How can advisors help the 15% to 20% of age 70+ individuals who have earned income and make charitable gifts? Because the QCD is an excellent planning strategy for both the 90% of seniors who do not itemize and upper–income seniors who itemize, professional advisors should understand the three solutions for the post-70½ traditional IRA contributions and QCDs challenge.
  • Roth IRA – If an individual is below the 2020 Roth IRA income limits (single filers with income of $124,000 or a married couple with an income of $196,000), it is possible to fund a Roth IRA with $7,000. Because the Roth IRA is funded with after-tax dollars, it does not produce a Sec. 219 deduction and is not subject to the SECURE Act provision that affects traditional IRAs and QCDs.
  • Company 401(k) Plans – If an individual has a company 401(k) or other qualified retirement plan, a good strategy after age 70½ is to continue to fund the 401(k) to the maximum. The 2020 401(k) voluntary contributions for seniors are $19,500 + $6,500, for a total of $26,000. Generally, when the employee retires, he or she may either take distributions from the 401(k) or roll it over into an IRA. This company plan strategy is particularly helpful if the individual has income over the traditional IRA contribution limits. The IRA income limits for a single person with a workplace plan are $65,000-$75,000 during 2020. For a married couple, the IRA income limits are $104,000-$124,000.
  • Distribute and Deduct – The Roth and corporate plans solutions will apply to nearly all individuals over age 70½ who have earned income. However, if an individual does make post 70½ traditional IRA contributions, he or she may still make QCDs. The post-70½ traditional IRA contributions will reduce the QCDs.

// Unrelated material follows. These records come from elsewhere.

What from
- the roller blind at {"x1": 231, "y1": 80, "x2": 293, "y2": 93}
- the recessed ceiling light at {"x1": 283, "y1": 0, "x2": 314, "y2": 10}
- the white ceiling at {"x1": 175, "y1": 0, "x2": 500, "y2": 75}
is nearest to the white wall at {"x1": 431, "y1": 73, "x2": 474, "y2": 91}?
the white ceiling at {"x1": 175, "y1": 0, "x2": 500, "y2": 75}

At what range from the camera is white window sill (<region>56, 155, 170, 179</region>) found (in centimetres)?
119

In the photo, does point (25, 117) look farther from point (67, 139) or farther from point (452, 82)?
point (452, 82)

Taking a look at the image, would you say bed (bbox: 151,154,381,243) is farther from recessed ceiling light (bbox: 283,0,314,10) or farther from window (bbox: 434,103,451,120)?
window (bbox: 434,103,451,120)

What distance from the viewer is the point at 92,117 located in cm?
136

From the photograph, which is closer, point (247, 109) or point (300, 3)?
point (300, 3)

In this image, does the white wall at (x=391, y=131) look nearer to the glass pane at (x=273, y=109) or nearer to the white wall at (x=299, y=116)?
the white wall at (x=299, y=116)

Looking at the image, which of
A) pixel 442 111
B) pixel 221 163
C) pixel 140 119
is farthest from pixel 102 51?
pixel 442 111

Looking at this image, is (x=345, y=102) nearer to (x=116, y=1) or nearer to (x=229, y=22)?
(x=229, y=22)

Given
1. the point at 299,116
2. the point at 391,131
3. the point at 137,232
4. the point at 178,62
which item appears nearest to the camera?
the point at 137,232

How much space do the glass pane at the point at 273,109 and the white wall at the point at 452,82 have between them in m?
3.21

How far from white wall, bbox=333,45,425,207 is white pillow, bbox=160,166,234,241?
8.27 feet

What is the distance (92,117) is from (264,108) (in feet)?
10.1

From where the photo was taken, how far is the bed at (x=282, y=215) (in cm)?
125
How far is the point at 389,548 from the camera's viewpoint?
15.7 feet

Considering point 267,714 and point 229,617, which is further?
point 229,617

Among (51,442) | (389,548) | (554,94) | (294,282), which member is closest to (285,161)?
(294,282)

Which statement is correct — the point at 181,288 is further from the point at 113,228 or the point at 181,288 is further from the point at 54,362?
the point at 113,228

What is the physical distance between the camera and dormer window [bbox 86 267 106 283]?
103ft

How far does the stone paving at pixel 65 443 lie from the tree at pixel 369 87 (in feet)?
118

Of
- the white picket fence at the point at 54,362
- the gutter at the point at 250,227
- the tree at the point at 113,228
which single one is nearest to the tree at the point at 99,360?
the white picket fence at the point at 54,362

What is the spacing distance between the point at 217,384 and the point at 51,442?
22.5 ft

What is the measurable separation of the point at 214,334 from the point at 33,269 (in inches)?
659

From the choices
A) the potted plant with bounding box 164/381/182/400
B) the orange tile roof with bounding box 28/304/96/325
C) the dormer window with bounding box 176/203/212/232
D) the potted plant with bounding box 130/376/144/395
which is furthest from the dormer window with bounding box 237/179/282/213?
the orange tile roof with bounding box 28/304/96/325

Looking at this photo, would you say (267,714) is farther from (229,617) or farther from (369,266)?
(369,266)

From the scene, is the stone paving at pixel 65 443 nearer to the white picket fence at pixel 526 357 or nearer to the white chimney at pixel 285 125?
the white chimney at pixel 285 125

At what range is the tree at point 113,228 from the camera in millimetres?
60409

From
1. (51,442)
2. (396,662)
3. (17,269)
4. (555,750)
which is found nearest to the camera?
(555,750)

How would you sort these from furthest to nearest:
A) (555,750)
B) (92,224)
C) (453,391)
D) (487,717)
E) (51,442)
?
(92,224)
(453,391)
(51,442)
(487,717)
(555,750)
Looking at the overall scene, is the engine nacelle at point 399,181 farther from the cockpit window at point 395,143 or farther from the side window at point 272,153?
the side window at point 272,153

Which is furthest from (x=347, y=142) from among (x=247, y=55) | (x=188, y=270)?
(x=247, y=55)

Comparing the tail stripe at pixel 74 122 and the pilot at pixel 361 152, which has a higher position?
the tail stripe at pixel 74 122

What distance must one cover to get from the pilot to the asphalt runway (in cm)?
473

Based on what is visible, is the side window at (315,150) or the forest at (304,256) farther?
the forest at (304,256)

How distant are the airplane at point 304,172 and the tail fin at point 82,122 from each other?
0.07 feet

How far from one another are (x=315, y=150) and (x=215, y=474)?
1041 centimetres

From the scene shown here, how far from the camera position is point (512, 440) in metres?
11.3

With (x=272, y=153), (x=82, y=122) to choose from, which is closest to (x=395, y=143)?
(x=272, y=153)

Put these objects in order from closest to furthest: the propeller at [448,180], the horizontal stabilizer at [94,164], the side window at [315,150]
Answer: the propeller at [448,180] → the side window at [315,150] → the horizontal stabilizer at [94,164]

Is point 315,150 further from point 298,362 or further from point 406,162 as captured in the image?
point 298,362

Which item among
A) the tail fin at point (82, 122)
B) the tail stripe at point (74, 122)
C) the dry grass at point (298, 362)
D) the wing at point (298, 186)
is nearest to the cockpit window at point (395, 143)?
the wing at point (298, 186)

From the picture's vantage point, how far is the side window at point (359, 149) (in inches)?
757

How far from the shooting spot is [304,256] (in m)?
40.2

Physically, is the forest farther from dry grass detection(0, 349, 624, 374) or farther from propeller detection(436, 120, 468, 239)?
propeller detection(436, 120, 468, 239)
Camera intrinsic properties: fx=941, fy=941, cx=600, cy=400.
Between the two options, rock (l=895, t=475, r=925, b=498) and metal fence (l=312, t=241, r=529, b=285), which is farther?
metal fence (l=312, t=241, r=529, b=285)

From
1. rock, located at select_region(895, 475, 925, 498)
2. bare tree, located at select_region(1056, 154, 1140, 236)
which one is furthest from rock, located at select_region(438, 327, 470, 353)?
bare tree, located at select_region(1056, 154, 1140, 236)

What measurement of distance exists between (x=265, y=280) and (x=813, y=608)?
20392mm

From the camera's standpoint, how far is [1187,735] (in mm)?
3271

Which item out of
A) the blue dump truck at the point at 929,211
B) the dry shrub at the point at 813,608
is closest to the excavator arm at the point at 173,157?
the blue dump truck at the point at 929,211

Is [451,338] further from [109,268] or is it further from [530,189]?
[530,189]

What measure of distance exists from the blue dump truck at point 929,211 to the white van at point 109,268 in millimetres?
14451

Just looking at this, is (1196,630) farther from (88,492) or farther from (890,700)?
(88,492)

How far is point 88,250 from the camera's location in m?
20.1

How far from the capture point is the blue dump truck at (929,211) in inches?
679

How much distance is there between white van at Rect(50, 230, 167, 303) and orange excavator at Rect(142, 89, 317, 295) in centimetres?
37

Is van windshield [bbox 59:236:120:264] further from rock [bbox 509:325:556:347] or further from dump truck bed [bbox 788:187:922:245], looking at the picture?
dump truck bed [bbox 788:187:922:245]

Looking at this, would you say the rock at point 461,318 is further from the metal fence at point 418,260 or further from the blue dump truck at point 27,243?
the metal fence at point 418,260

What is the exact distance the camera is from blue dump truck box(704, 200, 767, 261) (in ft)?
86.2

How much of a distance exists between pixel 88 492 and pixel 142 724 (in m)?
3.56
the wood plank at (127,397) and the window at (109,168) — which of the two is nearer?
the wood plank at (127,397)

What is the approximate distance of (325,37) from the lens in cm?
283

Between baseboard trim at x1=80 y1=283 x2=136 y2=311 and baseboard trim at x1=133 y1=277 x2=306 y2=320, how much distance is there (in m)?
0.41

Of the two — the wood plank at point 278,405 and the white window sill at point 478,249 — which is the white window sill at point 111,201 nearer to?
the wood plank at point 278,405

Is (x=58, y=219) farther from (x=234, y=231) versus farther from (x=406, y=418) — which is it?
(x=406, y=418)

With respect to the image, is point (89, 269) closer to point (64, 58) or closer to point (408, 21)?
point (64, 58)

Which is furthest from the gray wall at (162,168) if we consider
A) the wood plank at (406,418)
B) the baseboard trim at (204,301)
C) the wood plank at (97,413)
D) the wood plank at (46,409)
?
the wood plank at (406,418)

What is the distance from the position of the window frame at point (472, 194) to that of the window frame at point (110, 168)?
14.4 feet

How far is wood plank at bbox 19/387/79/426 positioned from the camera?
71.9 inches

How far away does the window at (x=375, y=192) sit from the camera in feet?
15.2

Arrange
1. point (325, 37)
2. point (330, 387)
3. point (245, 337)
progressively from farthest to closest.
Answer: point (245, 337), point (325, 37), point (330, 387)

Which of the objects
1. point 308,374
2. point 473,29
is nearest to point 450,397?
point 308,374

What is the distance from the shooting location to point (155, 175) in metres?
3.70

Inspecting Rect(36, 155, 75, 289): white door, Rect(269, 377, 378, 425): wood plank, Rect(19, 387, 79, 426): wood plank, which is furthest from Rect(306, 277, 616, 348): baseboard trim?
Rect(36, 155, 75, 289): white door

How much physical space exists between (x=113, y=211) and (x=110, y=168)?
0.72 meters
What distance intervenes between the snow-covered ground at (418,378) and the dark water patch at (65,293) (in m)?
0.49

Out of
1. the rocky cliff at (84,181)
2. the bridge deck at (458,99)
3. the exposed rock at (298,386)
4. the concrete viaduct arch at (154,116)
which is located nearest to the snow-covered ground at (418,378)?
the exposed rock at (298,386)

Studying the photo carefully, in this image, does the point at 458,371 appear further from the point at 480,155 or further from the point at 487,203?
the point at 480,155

  • Example: Susan Green is employed and makes a $7,000 traditional IRA contribution at ages 71, 72, 73 and 74. Her total post–70½ traditional IRA contributions are $28,000. At age 75, Susan retires and she has an RMD of $50,000 for that year. Susan is a loyal donor to her favorite charity and decides to make a $50,000 QCD. This is her first QCD and fulfills her age 75 RMD. Because she has taken $28,000 in post-70½ IRA deductions, her QCD at age 75 is reduced from $50,000 to $22,000. However, the $28,000 remaining distribution to charity is included in her adjusted gross income and will be treated as an itemized deduction. Her future QCD gifts are fully permitted.

Editor's Note: The post-70½ IRA contribution and QCD rule is fairly easily managed by professional advisors. The Roth and 401(k) solutions are straightforward. Only a small number of donors will actually be impacted by the traditional IRA/QCD offset rule. However, advisors must understand the best solutions to maximize gifts and minimize the impact of this rule.

Applicable Federal Rate of 2.2% for February -- Rev. Rul. 2020-3; 2020-6 IRB 1 (16 Jan 2020)

The IRS has announced the Applicable Federal Rate (AFR) for February of 2020. The AFR under Section 7520 for the month of February is 2.2%. The rates for January of 2.0% or December of 2.0% also may be used. The highest AFR is beneficial for charitable deductions of remainder interests. The lowest AFR is best for lead trusts and life estate reserved agreements. With a gift annuity, if the annuitant desires greater tax-free payments the lowest AFR is preferable. During 2020, pooled income funds in existence less than three tax years must use a 2.2% deemed rate of return.